Der ehemalige Secret Service Agent und oberste Personenschützer Mike Banning (Gerard Butler, «300») verarbeitet ein Trauma. 18 Monate zuvor konnte er bei einem Verkehrsunfall das Leben von US-Präsident Benjamin Asher (Aaron Eckhart, «Thank You for Smoking») retten – nicht aber das der First Lady. Dass sein Umfeld von der Richtigkeit seines damaligen Handelns überzeugt ist, tröstet ihn wenig. So schiebt er verbissen Dienst im Schatzamt und hofft, von Cäsar irgendwann wieder in den engsten Kreis berufen zu werden. Sein Wunsch wird schneller wahr als ihm lieb sein kann. Noch vor Sonnenuntergang stürmt eine Armee aus Söldnern mit nie gekannter Brutalität das Weisse Haus und nimmt Asher dank Hilfe von Verrätern im unterirdischen Bunker als Geisel. Mike erkennt seine Chance und schiesst sich in Richtung der Terroristen. Doch er steht alleine gegen eine Armada, die die US-Armee geschickt mit ihren eigenen Waffen zu schlagen weiss. Schliesslich dämmert ihm, dass es um weit mehr geht als das Leben des Präsidenten …

 

Wenn das Weisse Haus schon angegriffen wird (Bild 1), dann kann der Präsident froh sein, dass der ehemalige Secret Service Agent Mike Banning zur Stelle ist (Bild 2). (Mit Maus über Bild fahren)

- VORLIEGENDE DATEN
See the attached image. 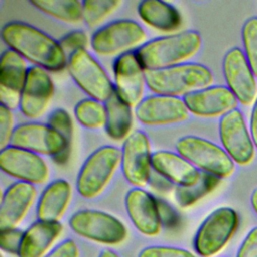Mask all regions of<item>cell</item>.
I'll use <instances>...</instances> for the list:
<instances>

- AUFGABE 1
Gib den Auszug von „Wenn das Weisse“ bis „Maus über Bild fahren)“ wortgetreu wieder.
- AUFGABE 2
In welcher Behörde schiebt Mike Banning laut dem Auszug verbissen Dienst?
Die Auflistung spielt hierfür keine Rolle.

- ANTWORT 1
Wenn das Weisse Haus schon angegriffen wird (Bild 1), dann kann der Präsident froh sein, dass der ehemalige Secret Service Agent Mike Banning zur Stelle ist (Bild 2). (Mit Maus über Bild fahren)

- ANTWORT 2
Im Schatzamt.